OBJECTIVE: The significance of unique identifiers is often overlooked by the layperson, but to scientist working in the field, they are of the utmost importance. Imagine that you are a scientist gathering information on a particular water body in the High Sierras. The lake has no name on a topographic map and you are unsure of how to input your information into your GPS, so the information you have gathered is indeed associated with the correct water body. With each water body containing its own unique ID, the problem is solved.
The unique IDs will be displayed on topographic maps, which will be used by biologist out in the field (See Illustration 1).
 
 

 
My objective is to create a unique IDs for all of the water bodies that are not too lengthy. If the unique ID is too long, it becomes a hindrance out in the field versus a positive way to identify water body features. A biologist wants to be able to quickly input the ID into their GPS versus a lengthy cumbersome number. So it is my objective to create an ID that is no longer than 10 digits in length. The unique IDs will be numeric in character rather than a string. This is to avoid duplications and to allow for easier post-processing. A computer is much more adept at dealing with numbers versus strings.
 
METHODOLOGY: I have approached the problem of assigning unique identifiers in several different ways. Three solutions to creating unique IDs were contemplated. The first was a random assignment, the second was based on the latitude and longitude of the water body, and the third solution was based on the United States Social Security Number.
 
Initially the water bodies were given a chronologically random identifier with no duplicates.
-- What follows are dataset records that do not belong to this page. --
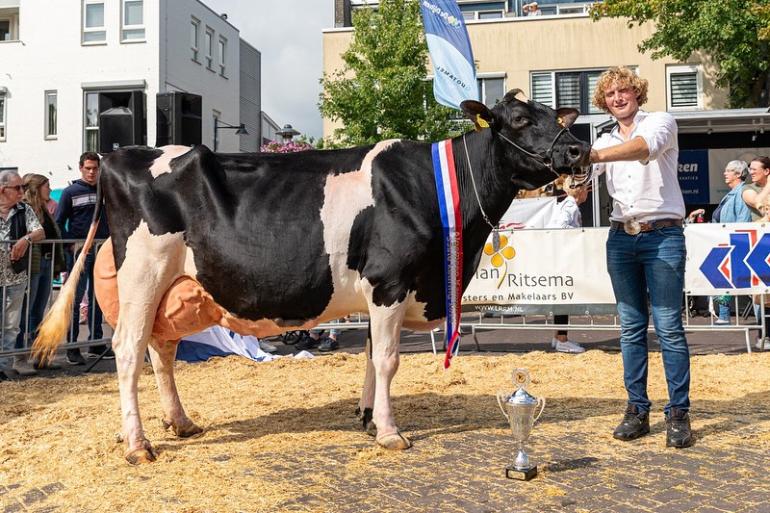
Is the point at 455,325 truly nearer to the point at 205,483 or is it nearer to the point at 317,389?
the point at 205,483

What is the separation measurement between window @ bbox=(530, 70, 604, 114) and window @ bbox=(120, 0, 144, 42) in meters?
15.6

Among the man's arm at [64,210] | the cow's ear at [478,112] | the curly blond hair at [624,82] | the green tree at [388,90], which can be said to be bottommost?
the man's arm at [64,210]

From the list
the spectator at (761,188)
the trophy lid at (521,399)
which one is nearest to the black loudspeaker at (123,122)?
the trophy lid at (521,399)

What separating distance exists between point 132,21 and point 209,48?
462 cm

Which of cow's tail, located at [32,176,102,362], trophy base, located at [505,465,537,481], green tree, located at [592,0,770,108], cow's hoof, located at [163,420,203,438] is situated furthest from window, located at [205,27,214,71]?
trophy base, located at [505,465,537,481]

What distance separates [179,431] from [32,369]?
162 inches

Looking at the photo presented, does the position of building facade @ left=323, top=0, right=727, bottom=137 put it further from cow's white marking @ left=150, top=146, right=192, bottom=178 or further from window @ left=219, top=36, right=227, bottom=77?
cow's white marking @ left=150, top=146, right=192, bottom=178

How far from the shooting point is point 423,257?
465cm

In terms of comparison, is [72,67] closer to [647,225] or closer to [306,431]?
[306,431]

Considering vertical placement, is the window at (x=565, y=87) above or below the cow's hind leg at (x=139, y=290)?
above

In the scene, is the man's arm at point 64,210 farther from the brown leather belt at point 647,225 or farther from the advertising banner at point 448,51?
the advertising banner at point 448,51

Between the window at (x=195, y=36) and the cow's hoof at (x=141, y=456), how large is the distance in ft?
103

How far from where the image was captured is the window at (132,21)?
30.8m

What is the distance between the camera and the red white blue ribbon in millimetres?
4715
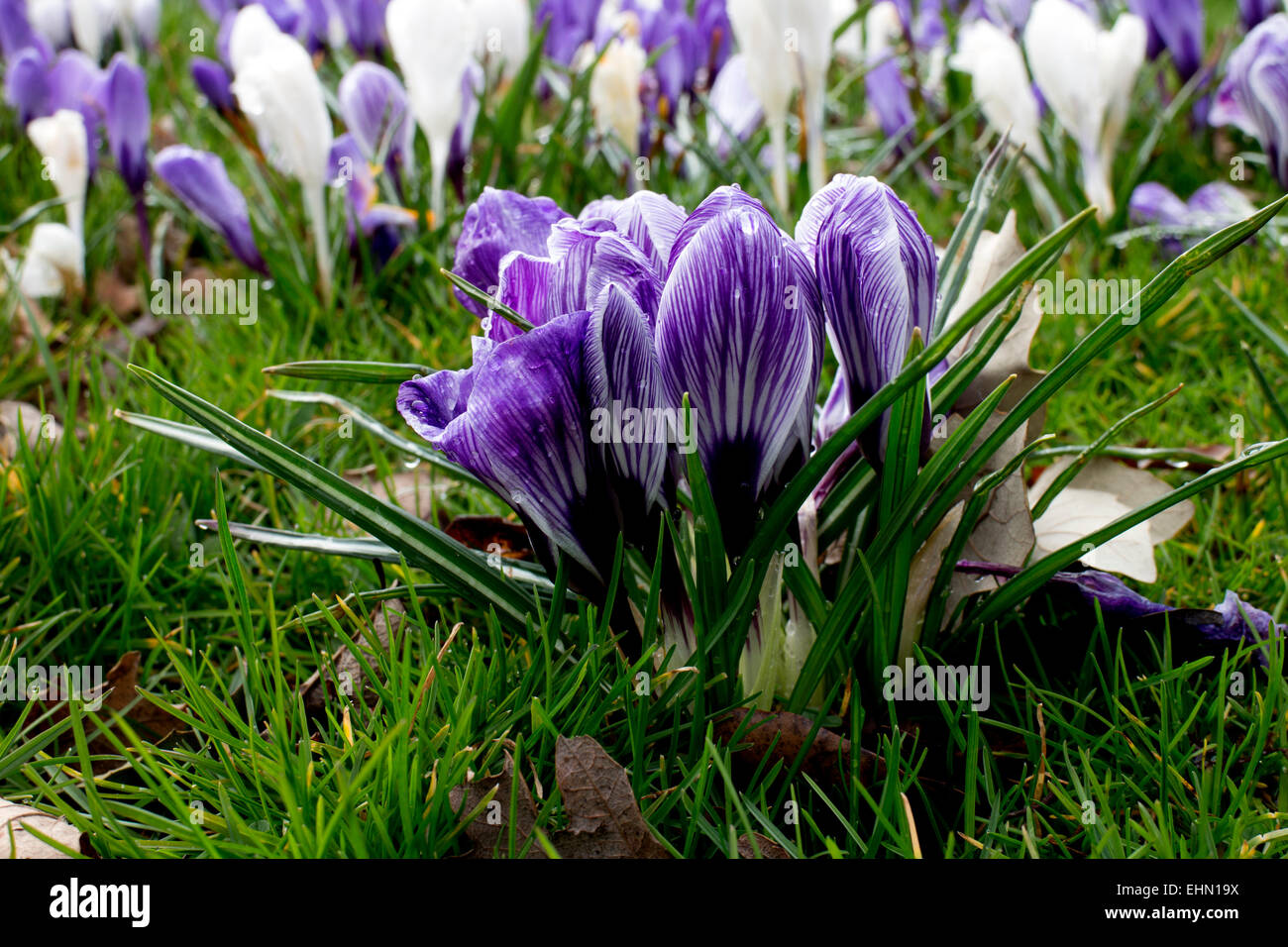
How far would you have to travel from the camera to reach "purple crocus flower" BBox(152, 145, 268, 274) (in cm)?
244

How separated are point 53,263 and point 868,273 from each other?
231 cm

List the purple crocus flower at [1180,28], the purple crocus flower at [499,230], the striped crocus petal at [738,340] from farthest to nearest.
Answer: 1. the purple crocus flower at [1180,28]
2. the purple crocus flower at [499,230]
3. the striped crocus petal at [738,340]

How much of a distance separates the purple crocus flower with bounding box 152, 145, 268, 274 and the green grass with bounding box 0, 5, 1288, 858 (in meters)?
0.15

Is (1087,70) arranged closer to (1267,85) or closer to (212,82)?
(1267,85)

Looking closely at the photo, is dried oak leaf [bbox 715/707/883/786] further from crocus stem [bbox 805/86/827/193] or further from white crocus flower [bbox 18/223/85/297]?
white crocus flower [bbox 18/223/85/297]

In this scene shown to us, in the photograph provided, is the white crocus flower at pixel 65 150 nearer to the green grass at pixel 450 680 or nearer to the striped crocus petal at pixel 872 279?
the green grass at pixel 450 680

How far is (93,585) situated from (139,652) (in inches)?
8.7

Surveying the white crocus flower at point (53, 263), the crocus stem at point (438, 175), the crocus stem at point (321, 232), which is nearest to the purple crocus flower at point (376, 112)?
the crocus stem at point (438, 175)

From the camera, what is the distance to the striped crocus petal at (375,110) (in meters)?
2.70

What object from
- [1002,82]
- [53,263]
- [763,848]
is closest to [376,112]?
[53,263]

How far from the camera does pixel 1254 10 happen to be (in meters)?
3.39

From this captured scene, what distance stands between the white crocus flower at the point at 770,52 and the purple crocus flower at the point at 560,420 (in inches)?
61.1

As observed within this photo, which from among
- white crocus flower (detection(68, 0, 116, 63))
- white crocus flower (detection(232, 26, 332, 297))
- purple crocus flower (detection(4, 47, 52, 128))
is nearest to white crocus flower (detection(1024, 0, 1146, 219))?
white crocus flower (detection(232, 26, 332, 297))
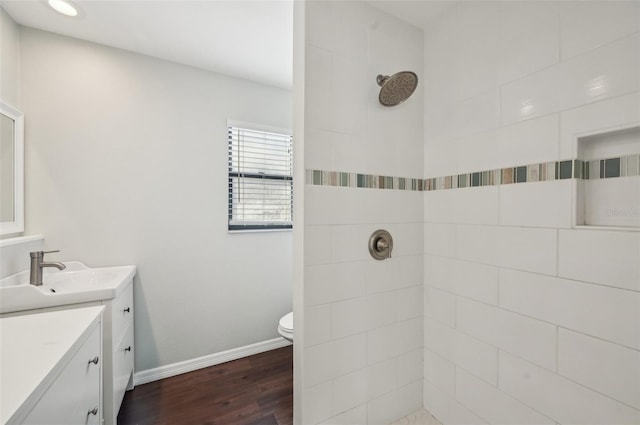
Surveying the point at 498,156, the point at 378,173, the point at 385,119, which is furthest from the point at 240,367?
the point at 498,156

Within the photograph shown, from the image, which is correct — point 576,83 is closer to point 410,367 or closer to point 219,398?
point 410,367

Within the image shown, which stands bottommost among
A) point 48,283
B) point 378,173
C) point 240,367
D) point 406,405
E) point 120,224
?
point 240,367

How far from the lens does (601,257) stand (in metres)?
0.80

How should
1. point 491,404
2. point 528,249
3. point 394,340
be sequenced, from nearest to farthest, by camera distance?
point 528,249
point 491,404
point 394,340

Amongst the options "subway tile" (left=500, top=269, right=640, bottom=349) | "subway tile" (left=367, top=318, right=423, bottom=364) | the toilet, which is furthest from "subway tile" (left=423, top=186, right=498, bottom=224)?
the toilet

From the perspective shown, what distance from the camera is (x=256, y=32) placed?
5.53 feet

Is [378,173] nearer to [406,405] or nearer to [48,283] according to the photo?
[406,405]

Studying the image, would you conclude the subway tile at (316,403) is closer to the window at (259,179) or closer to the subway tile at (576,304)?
the subway tile at (576,304)

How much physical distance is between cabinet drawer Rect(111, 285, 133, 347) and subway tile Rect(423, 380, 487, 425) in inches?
69.4

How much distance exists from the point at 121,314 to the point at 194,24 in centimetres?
189

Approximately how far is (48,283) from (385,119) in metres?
2.25

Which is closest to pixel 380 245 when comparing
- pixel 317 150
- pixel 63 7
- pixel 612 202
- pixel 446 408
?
pixel 317 150

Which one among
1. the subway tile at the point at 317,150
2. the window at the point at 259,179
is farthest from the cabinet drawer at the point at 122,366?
the subway tile at the point at 317,150

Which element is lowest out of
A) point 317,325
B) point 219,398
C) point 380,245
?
point 219,398
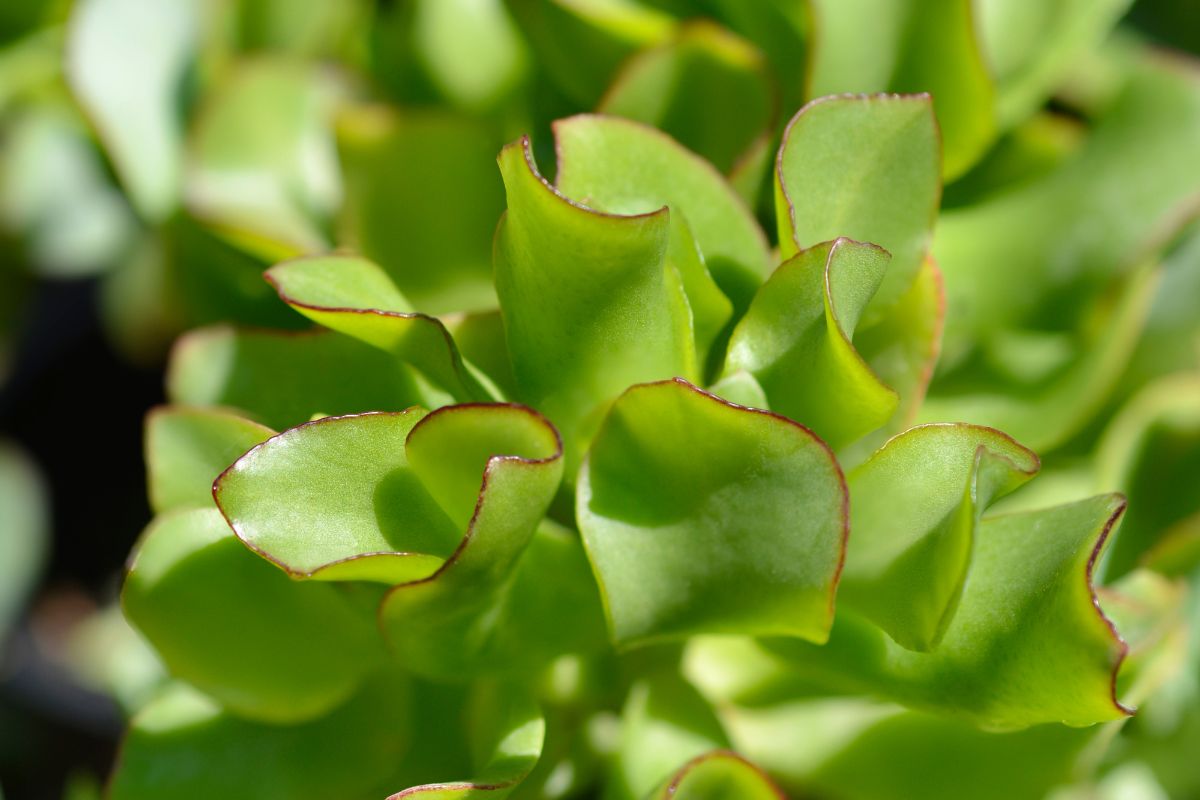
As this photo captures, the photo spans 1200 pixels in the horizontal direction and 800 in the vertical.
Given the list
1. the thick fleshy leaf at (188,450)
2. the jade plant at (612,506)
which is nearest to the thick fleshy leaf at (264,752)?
the jade plant at (612,506)

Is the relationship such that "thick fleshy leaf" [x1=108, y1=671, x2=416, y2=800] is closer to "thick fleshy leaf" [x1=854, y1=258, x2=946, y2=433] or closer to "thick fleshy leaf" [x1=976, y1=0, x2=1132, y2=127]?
"thick fleshy leaf" [x1=854, y1=258, x2=946, y2=433]

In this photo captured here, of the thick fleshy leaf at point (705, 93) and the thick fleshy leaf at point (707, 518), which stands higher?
the thick fleshy leaf at point (705, 93)

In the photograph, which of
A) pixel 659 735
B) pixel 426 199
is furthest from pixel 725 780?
pixel 426 199

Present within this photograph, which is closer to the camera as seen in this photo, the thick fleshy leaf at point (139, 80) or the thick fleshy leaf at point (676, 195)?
the thick fleshy leaf at point (676, 195)

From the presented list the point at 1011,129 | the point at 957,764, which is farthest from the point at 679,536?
the point at 1011,129

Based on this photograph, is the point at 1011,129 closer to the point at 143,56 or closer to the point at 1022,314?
the point at 1022,314

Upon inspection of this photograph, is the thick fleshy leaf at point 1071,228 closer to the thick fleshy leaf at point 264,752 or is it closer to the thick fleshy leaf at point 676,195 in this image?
the thick fleshy leaf at point 676,195

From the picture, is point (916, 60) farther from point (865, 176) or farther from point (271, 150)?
point (271, 150)
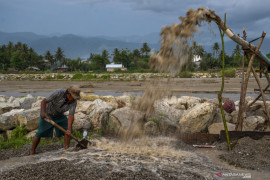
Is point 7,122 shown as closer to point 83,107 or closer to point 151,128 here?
point 83,107

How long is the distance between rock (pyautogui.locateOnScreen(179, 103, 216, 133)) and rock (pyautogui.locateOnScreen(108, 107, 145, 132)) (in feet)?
3.70

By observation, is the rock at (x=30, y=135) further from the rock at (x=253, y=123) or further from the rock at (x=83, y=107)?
the rock at (x=253, y=123)

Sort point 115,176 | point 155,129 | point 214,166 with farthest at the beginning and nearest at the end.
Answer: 1. point 155,129
2. point 214,166
3. point 115,176

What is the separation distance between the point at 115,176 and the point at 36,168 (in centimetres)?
106

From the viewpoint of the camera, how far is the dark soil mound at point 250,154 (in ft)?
13.8

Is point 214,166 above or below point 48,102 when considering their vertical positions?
below

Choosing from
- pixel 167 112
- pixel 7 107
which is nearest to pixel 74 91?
pixel 167 112

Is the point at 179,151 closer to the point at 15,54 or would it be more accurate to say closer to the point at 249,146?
the point at 249,146

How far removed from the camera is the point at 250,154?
4.59 m

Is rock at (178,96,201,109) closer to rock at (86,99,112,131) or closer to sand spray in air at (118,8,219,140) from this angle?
rock at (86,99,112,131)

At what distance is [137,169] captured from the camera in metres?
3.68

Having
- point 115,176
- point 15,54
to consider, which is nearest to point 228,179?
point 115,176

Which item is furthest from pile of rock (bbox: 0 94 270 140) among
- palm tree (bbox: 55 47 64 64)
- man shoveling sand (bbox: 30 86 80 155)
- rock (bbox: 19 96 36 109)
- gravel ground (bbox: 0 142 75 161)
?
palm tree (bbox: 55 47 64 64)

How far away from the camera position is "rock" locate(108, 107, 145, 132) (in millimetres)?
5375
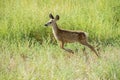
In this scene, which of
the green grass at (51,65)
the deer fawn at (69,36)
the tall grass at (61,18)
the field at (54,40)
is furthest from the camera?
the tall grass at (61,18)

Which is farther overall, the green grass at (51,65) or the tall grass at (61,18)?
the tall grass at (61,18)

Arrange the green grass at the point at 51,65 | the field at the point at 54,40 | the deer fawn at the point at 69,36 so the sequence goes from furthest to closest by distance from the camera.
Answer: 1. the deer fawn at the point at 69,36
2. the field at the point at 54,40
3. the green grass at the point at 51,65

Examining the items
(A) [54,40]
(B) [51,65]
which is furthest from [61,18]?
(B) [51,65]

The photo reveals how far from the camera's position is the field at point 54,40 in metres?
6.42

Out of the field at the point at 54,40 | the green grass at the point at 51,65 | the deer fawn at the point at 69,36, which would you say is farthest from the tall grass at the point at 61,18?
the green grass at the point at 51,65

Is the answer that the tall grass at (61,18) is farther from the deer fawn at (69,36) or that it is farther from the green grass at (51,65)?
the green grass at (51,65)

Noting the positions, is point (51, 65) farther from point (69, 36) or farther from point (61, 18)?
point (61, 18)

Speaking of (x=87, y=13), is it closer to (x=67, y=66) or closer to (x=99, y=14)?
(x=99, y=14)

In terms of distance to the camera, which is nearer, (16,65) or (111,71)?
(111,71)

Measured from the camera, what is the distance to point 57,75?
243 inches

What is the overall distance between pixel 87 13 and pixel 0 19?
5.82 ft

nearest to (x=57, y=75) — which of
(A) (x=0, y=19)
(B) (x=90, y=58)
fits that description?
(B) (x=90, y=58)

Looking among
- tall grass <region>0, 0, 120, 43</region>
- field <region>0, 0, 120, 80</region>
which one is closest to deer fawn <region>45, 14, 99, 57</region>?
field <region>0, 0, 120, 80</region>

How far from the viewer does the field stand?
253 inches
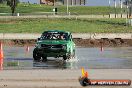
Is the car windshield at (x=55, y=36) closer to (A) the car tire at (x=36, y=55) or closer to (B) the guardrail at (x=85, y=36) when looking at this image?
(A) the car tire at (x=36, y=55)

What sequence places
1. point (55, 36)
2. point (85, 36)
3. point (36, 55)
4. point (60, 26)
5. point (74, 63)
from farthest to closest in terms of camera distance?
point (60, 26), point (85, 36), point (55, 36), point (36, 55), point (74, 63)

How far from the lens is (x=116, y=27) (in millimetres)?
59469

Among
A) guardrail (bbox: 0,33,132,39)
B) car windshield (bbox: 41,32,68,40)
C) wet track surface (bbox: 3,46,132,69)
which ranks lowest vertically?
guardrail (bbox: 0,33,132,39)

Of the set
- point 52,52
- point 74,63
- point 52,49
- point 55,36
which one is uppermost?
point 55,36

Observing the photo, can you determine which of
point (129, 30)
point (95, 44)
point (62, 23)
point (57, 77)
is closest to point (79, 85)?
point (57, 77)

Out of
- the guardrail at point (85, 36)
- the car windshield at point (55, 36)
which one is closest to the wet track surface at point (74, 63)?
the car windshield at point (55, 36)

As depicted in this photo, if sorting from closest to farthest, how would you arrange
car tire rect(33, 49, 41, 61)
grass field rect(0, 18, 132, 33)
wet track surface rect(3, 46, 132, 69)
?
wet track surface rect(3, 46, 132, 69), car tire rect(33, 49, 41, 61), grass field rect(0, 18, 132, 33)

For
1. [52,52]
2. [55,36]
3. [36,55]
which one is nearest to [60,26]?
[55,36]

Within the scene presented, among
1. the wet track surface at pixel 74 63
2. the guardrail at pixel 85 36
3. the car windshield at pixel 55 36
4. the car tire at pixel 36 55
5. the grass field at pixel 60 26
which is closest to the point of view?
the wet track surface at pixel 74 63

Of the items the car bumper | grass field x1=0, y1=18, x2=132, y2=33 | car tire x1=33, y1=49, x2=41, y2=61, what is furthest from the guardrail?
the car bumper

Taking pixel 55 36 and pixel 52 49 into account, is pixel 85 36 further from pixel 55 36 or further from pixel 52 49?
pixel 52 49

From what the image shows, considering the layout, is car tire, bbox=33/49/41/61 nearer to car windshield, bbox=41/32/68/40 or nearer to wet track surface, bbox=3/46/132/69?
wet track surface, bbox=3/46/132/69

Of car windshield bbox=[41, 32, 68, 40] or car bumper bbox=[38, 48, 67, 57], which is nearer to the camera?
car bumper bbox=[38, 48, 67, 57]

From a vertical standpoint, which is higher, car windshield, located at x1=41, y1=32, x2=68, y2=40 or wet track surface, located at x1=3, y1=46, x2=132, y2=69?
car windshield, located at x1=41, y1=32, x2=68, y2=40
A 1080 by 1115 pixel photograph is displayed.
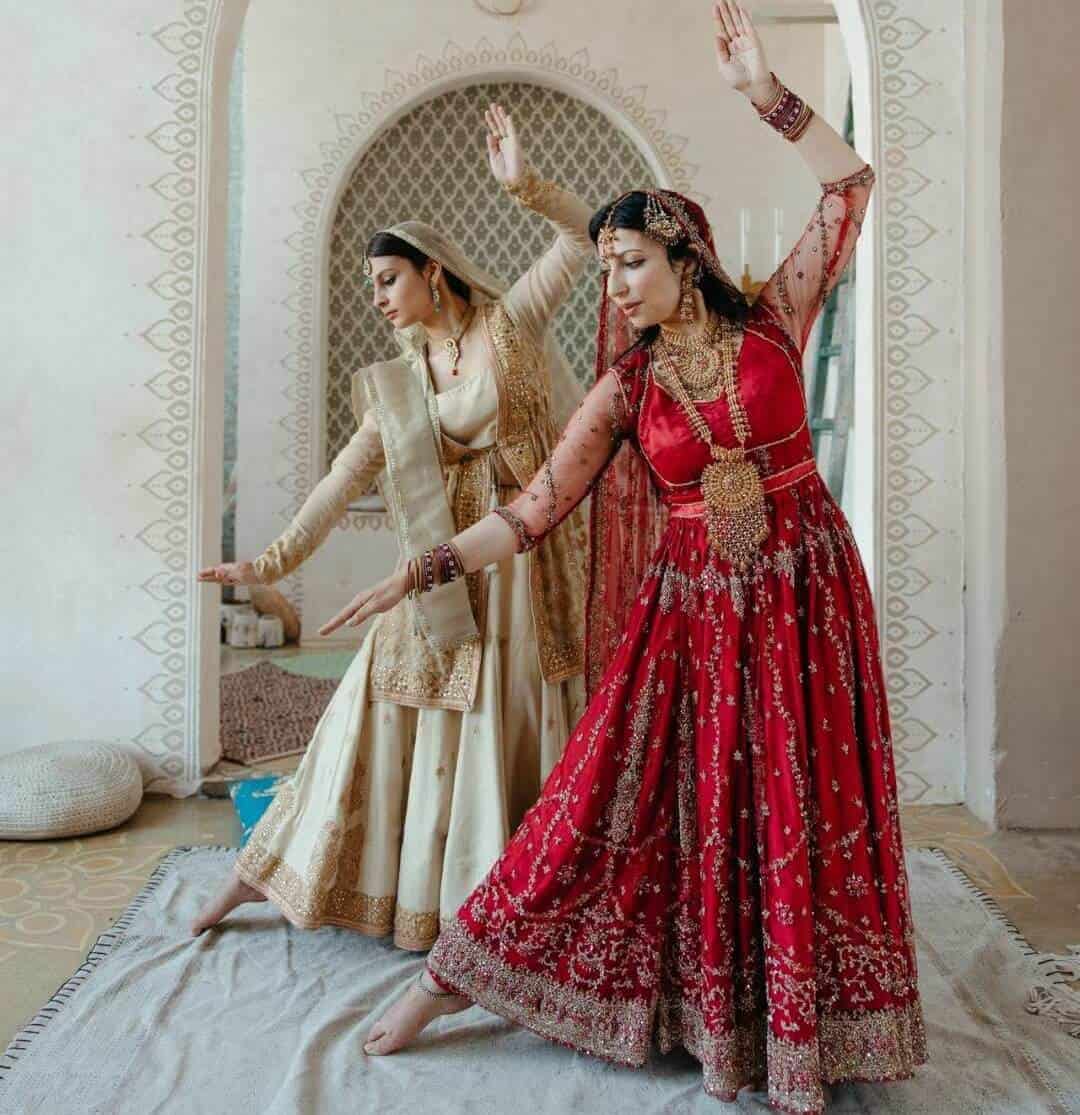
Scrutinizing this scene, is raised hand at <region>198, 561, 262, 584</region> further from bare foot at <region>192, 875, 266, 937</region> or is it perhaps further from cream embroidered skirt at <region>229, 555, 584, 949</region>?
bare foot at <region>192, 875, 266, 937</region>

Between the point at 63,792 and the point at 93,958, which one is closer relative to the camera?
the point at 93,958

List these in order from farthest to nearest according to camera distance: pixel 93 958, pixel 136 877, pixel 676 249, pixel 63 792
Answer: pixel 63 792
pixel 136 877
pixel 93 958
pixel 676 249

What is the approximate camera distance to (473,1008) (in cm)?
212

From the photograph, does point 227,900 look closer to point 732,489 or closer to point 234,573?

An example of this can be seen in Illustration 1. These random identifiers are currently being used, although a change to a more efficient identifying system is currently being contemplated. The main problem with using this system is there is no locational information, of any sort tied to the IDs. So if a biologist wanted to find a water body occurring in a specific water shed they would have to search through roughly 24,000 entries. The benefit of using this system is that the number is no longer than five digits, allowing for easy use in the field. The overall reason for switching to a more proficient system, is that the IDs mean absolutely nothing. Allowing information to be tied to the ID would make its overall use more effective.
 
Assigning water bodies by their latitude and longitude was briefly considered. This would allow the IDs to not only be a way to identify the lake but would also give it meaning. The main problem with this system of identification is the length of the ID. For example, a given water body has the latitude 38 degrees 42’27”, with a longitude of 120 degrees 15’53”. Translated, this would provide a thirteen-digit ID (3842271201553). This digit would prohibit the ease of its use out in the field.
 
The unique IDs that I found most effective are based on the concept of the United States Social Security Number. “A Social Security Number (SSN) consists of nine digits, commonly written as three fields separated by hyphens: AAA-GG-SSSS. The first three-digit field is called the ‘area number’. The central, two-digit field is called the ‘group number’. The final, four-digit field is called the ‘serial number’ (http://www.cpsr.org/cpsr/privacy/ssn/ssn.structure.html).” The first three digits of an individuals Social Security Number reports the state the person was born in. For example, a Social Security Number that starts with “565”, means that the person was born in California (Table 4).
 
 
  001-003 NH    400-407 KY    530     NV 
  004-007 ME    408-415 TN    531-539 WA
  008-009 VT    416-424 AL    540-544 OR
  010-034 MA    425-428 MS    545-573 CA
  035-039 RI    429-432 AR    574     AK
  040-049 CT    433-439 LA    575-576 HI
  050-134 NY    440-448 OK    577-579 DC
  135-158 NJ    449-467 TX    580     VI Virgin Islands
  159-211 PA    468-477 MN    581-584 PR
Puerto Rico
  212-220 MD    478-485 IA    585     NM
  221-222 DE    486-500 MO    586     PI Pacific Islands*
  223-231 VA    501-502 ND    587-588 MS
  232-236 WV    503-504 SD    589-595 FL
  237-246 NC    505-508 NE    596-599 PR
Puerto Rico
  247-251 SC    509-515 KS    600-601 AZ
  252-260 GA    516-517 MT    602-626 CA
  261-267 FL    518-519 ID    627-645 TX
  268-302 OH    520     WY    646-647 UT
  303-317 IN    521-524 CO    648-649 NM
  318-361 IL    525     NM    *Guam, American Samoa, 
  362-386 MI    526-527 AZ    
Philippine Islands, 
  387-399 WI    528-529 UT     Northern
Mariana Islands
 
  650-699 unassigned, for future use
  700-728 Railroad workers through 1963, then
discontinued
  729-799 unassigned, for future use
  800-999 not valid SSNs.  Some sources have claimed that numbers
          above 900 were used when some state
programs were converted
          to federal control, but current SSA
documents claim no
          numbers above 799 have ever been
used.
 
 
The central two numbers, “is not related to geography but rather to the order in which SSNs are issued for a particular area”. The last four digits, “are assigned in chronological order within each area and group number as the applications are processed”.
 
RESULTS: The unique IDs were assigned values based on the principles of the Social Security Number, minus the hyphen separating the group values. The first four numbers represent the watershed the water body is contained in. The central value relates to the section of the watershed the water body is located in. Lastly, the last three digits are randomly assigned values.
 
 

Polygons with green borders represent watersheds. Water bodies are seen in blue. Black lines represent quarter division of watershed.
 
In the case of Figure 1, water bodies within this watershed would be assigned the following ID: 35734020. "3573" is the watershed ID, "4" is the quadrant it is located in, and "020" is the randomly assigned value.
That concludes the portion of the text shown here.